SOURCE EXCERPT:
::::

Concerns mount over introduction of new regime for WEEE

The exact role of the proposed national clearing house for the recycling of waste electrical and electronic equipment (WEEE) must be clarified urgently if registration of the 25,000-odd producers that will fall under the regime is to be achieved on schedule, the Environment Agency has warned. Refurbishers have warned that the reuse of WEEE could be sidelined without Government support, while concern grows that the Government is relying too heavily on civic amenity sites as collection points.

Adopted in February 2003, the WEEE Directive must be transposed into UK law by August this year - a deadline that the Government has repeatedly vowed to meet. Draft regulations are due in May.

In November 2003, the Department of Trade and Industry issued its second consultation paper on the transposition of the Directive (ENDS Report 347, pp 52-54 ). Responses from key interested parties show that anxiety is growing about the large number of issues that have yet to be resolved - not least how the proposed national clearing house will fulfil its role and be regulated.

In a pattern reminiscent of the debate eight years ago about the implementation of the packaging Directive, battle lines are being drawn by the various players - producers, retailers, councils, recyclers and regulators - over the legal and financial responsibilities involved.

  • Role of clearing house: The DTI has endorsed proposals from producers for a national clearing house to coordinate the free collection of WEEE from civic amenity sites on demand and its delivery to treatment and recycling facilities.

    The system could operate under a set of regional or nationwide logistics contracts (ENDS Report 349, pp 17-18 ), which would be awarded by compliance schemes or individually registered producers. Most large producers are expected to join REPIC, the scheme established by trade bodies AMDEA and Intellect, which represent the white goods and IT, telecommunications and electronics industries.

    However, it is not clear if the clearing house will cover the whole of the UK. The Scottish Executive is concerned that a system of large regional or national contracts between compliance schemes and recyclers would benefit a few large recyclers at the expense of smaller ones.

    Uncertainties over what functions the clearing house will perform and how it will be regulated are of "increasing concern" to the Environment Agency, which warns that without "urgent" clarification of such issues, it will not be able to ensure the necessary systems and trained staff are in place.

    Most respondents to the DTI consultation support the clearing house concept but believe that its role should be restricted to registration of producers, the collection of market share data and the calculation of producers' recovery and recycling obligations. Allowing it to manage the collection of WEEE from CA sites would, they believe, create a monopoly.

    But conversely, said the British Retail Consortium, there is a danger of creating a system that leads to a multiplicity of collection contracts with the same set of contractors in each region, all servicing the same sites. One way of avoiding this, it said, could be the creation of regional collection contracts.

    There are differing views on whether the clearing house should hold all data and report to the Agency, or whether some data, such as those on meeting the recycling targets, should be reported directly to the Agency.

    The Environmental Services Association suggested that there should be a WEEE carriers registration system within the clearing house framework, including a database of accredited waste carriers to which the clearing house would allocate collections. This, it said, would provide a clear audit trail to ensure that equipment is delivered to authorised treatment facilities.

::::

DATA SHOWN:

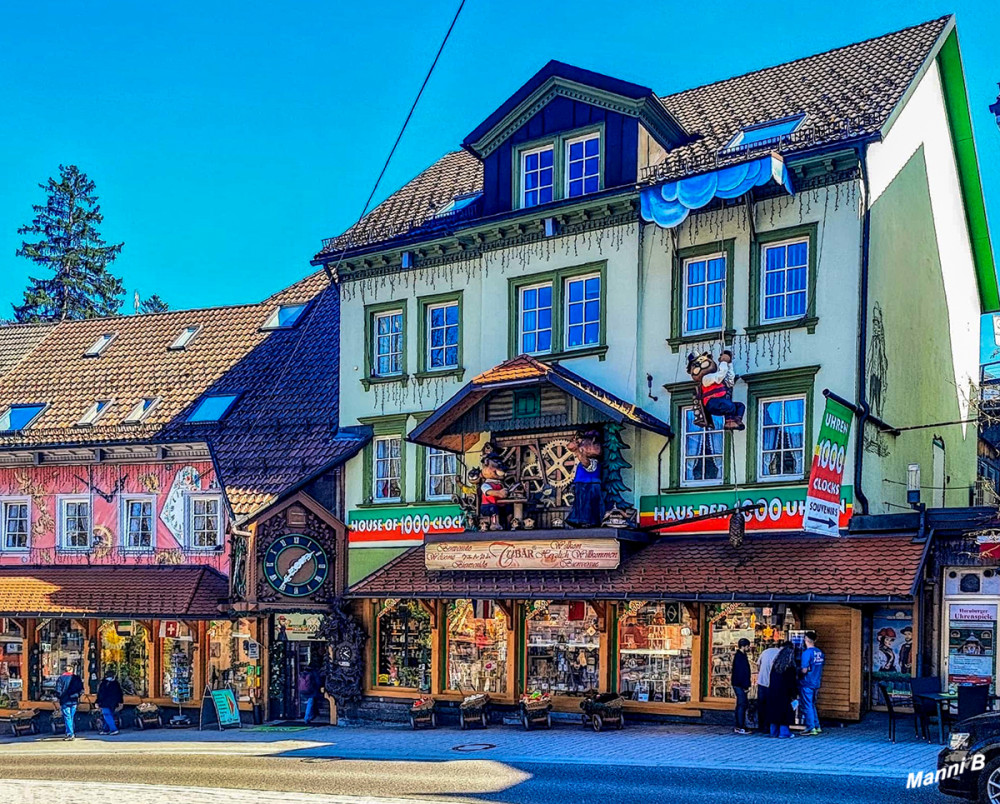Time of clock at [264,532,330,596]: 1:36
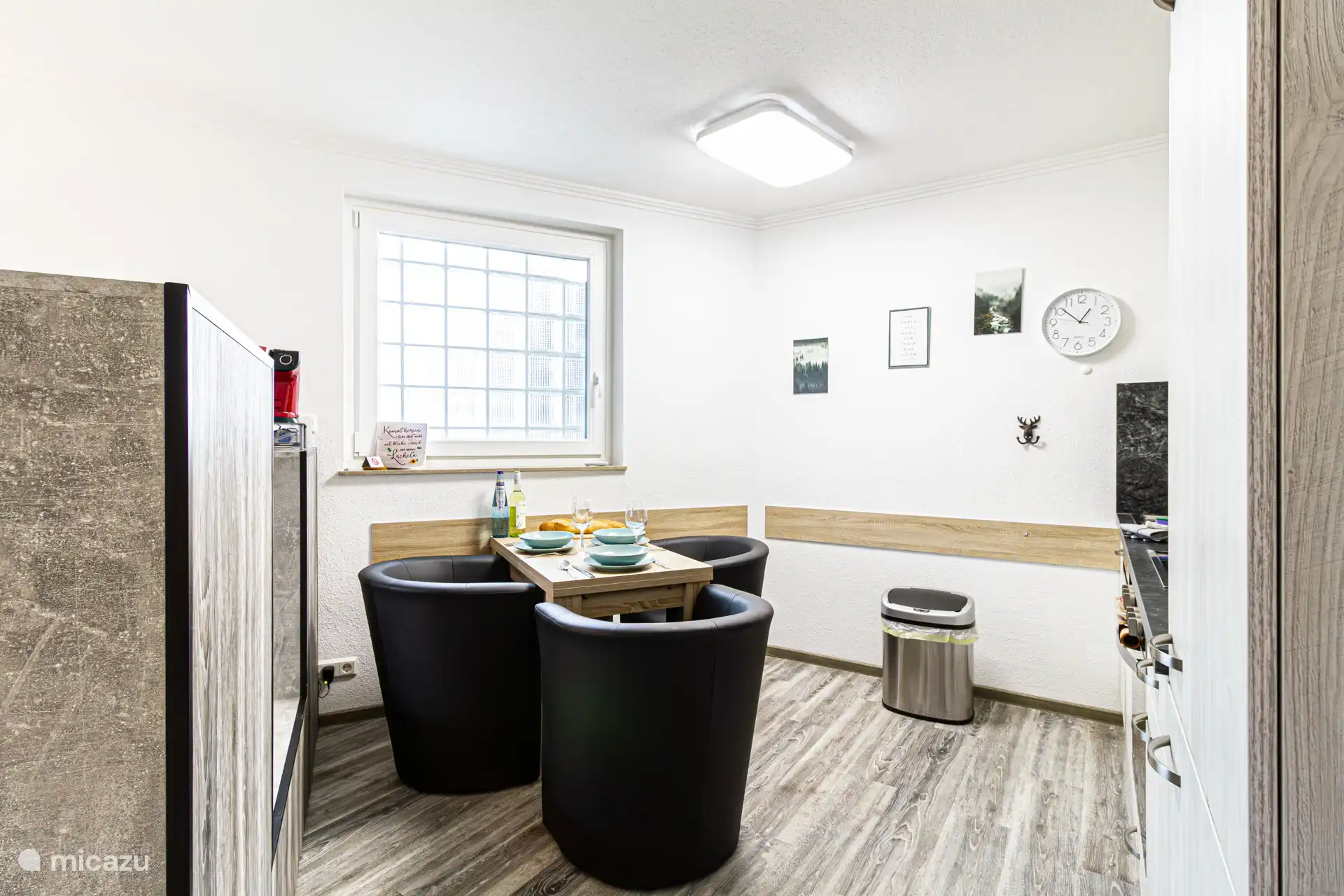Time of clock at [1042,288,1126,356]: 12:51
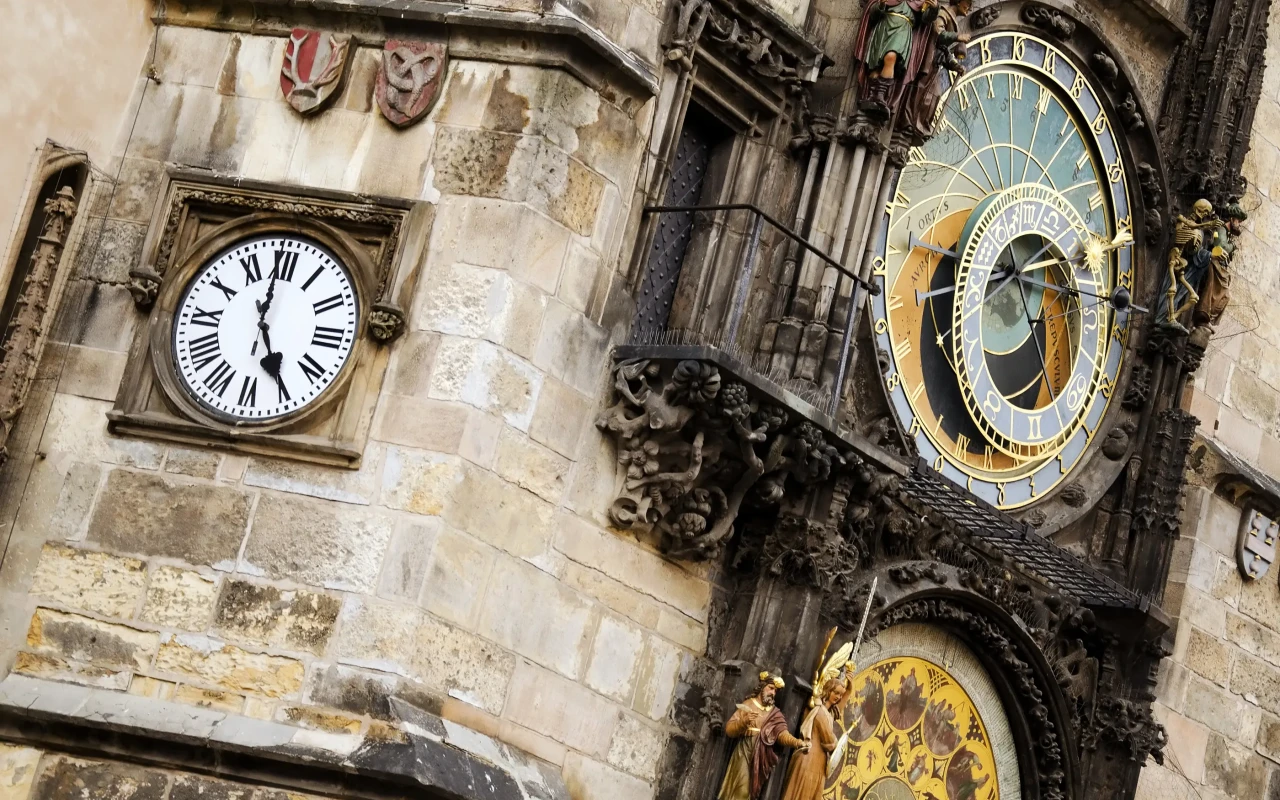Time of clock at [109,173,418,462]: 4:59
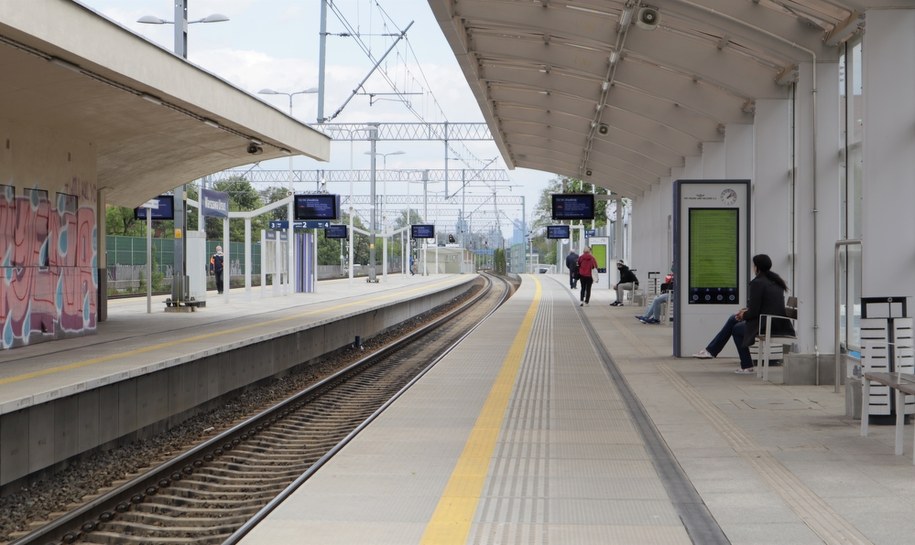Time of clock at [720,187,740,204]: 1:11
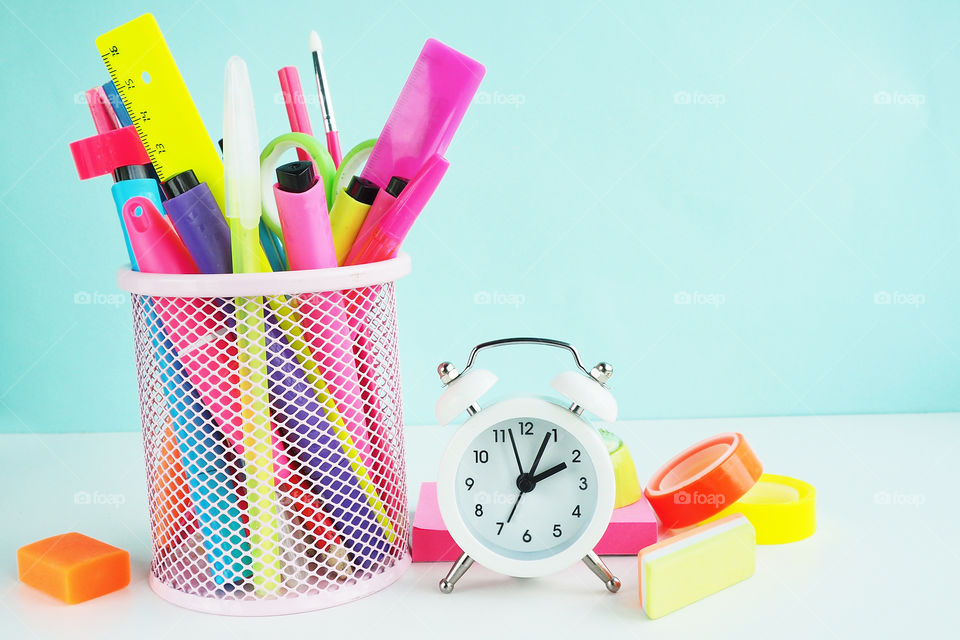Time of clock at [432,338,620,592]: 2:04
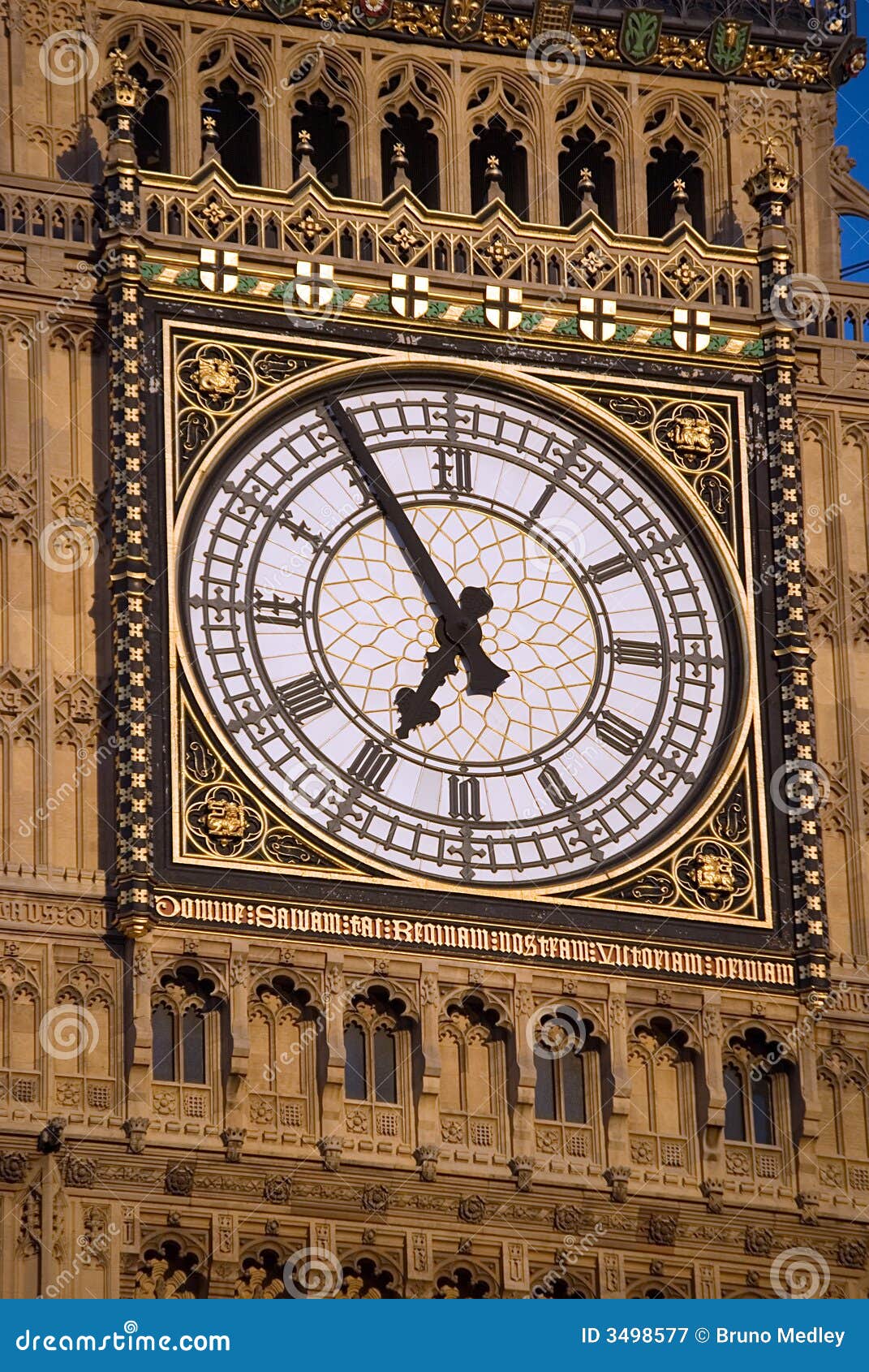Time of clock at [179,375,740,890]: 6:54
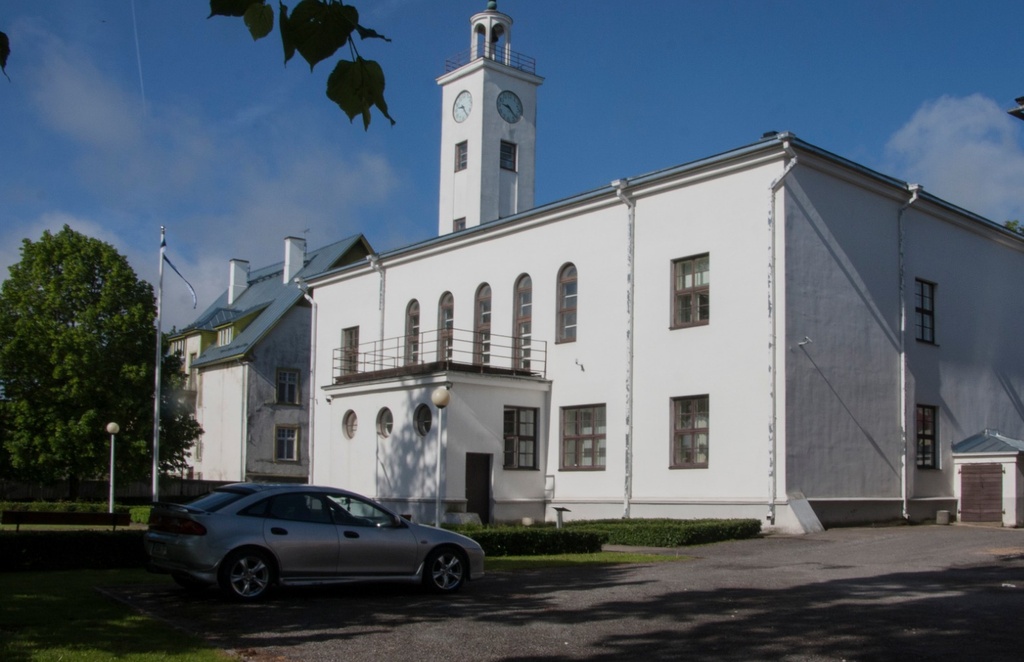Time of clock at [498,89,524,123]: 9:22
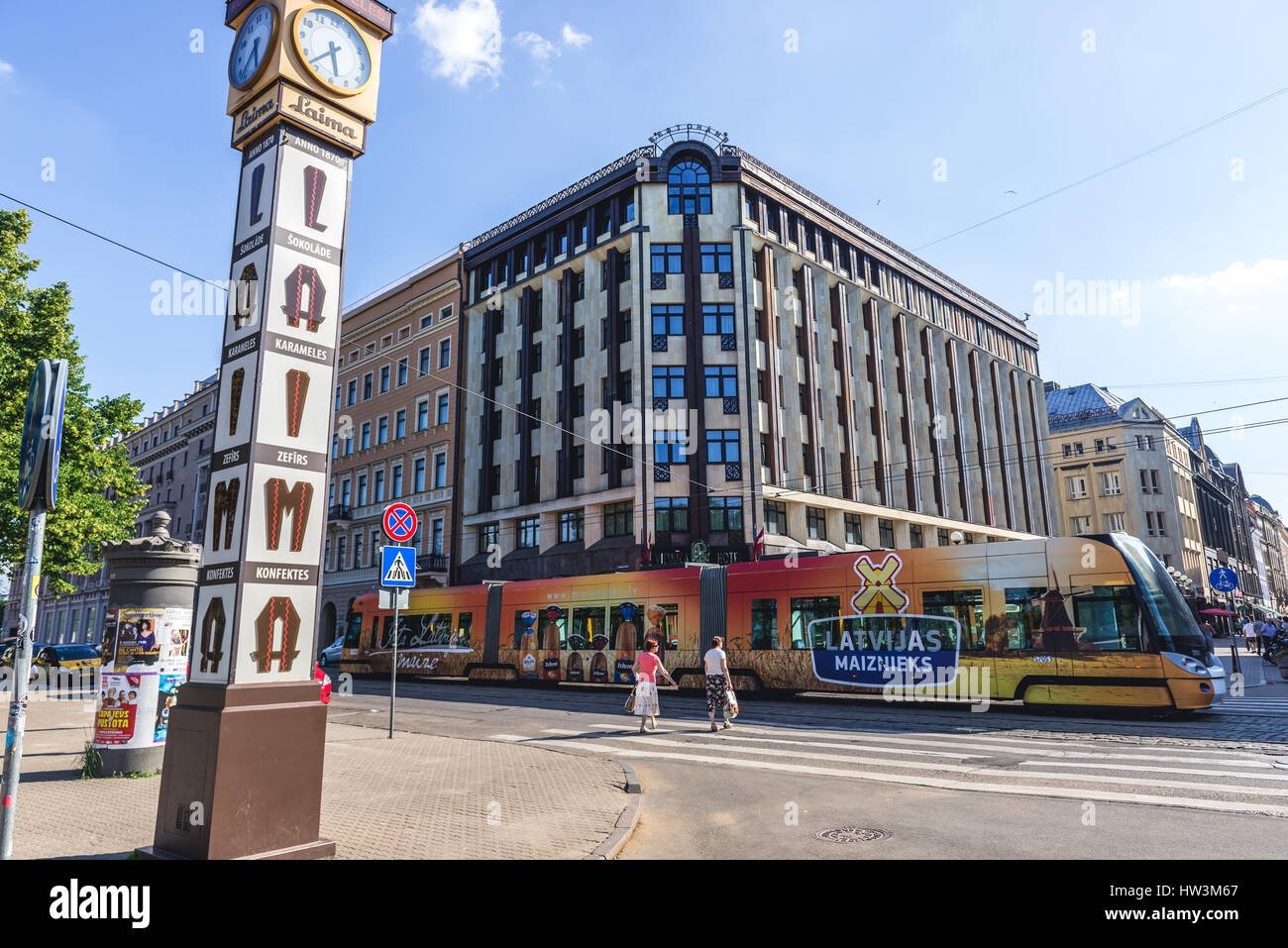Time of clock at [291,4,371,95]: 5:37
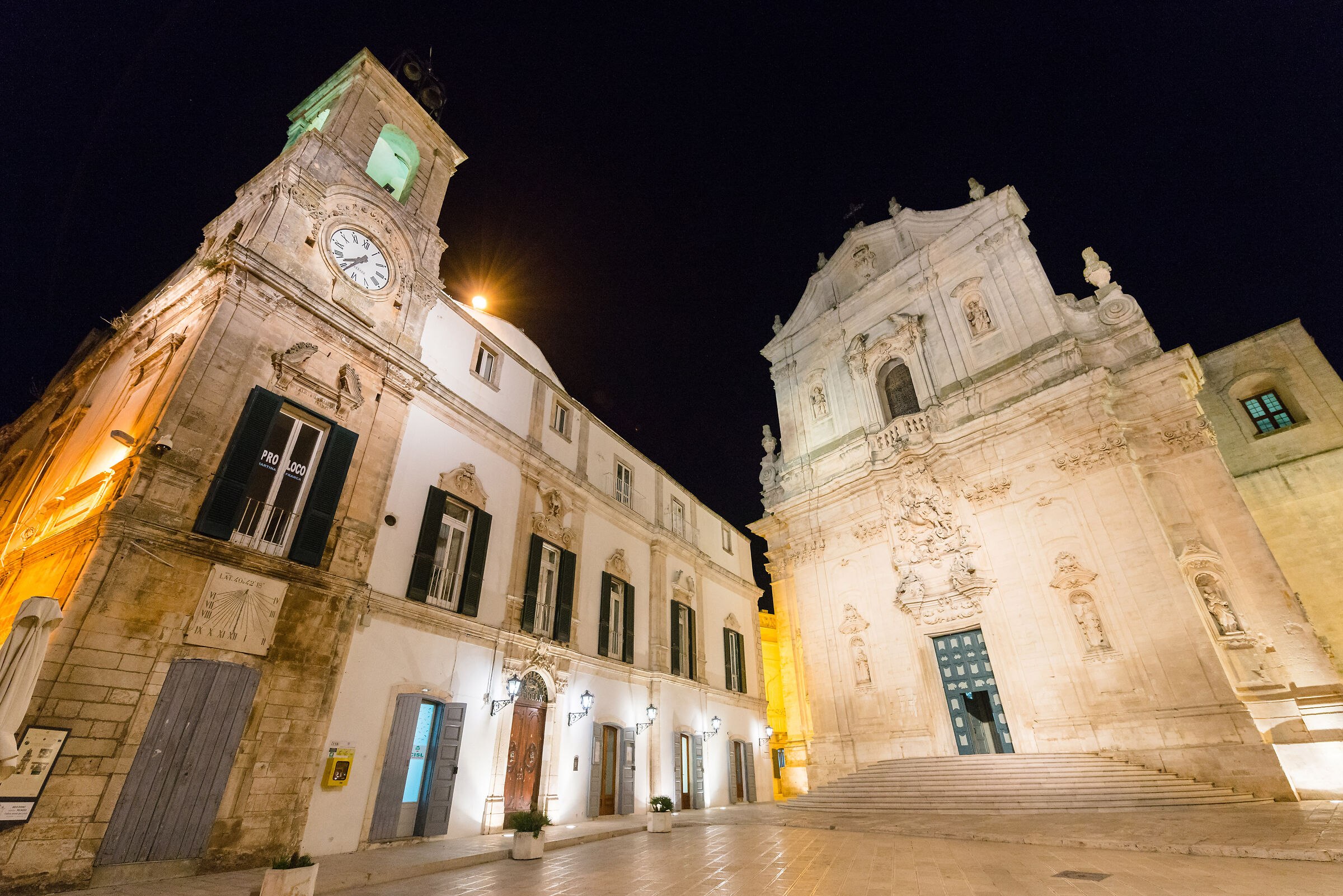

::::

WRITTEN INSTRUCTION: Please return everything in the WEEE article from "Uncertainties over what" down to "are in place.", word for word. The entries here were drawn from a different source than the article.

FINAL ANSWER:
Uncertainties over what functions the clearing house will perform and how it will be regulated are of "increasing concern" to the Environment Agency, which warns that without "urgent" clarification of such issues, it will not be able to ensure the necessary systems and trained staff are in place.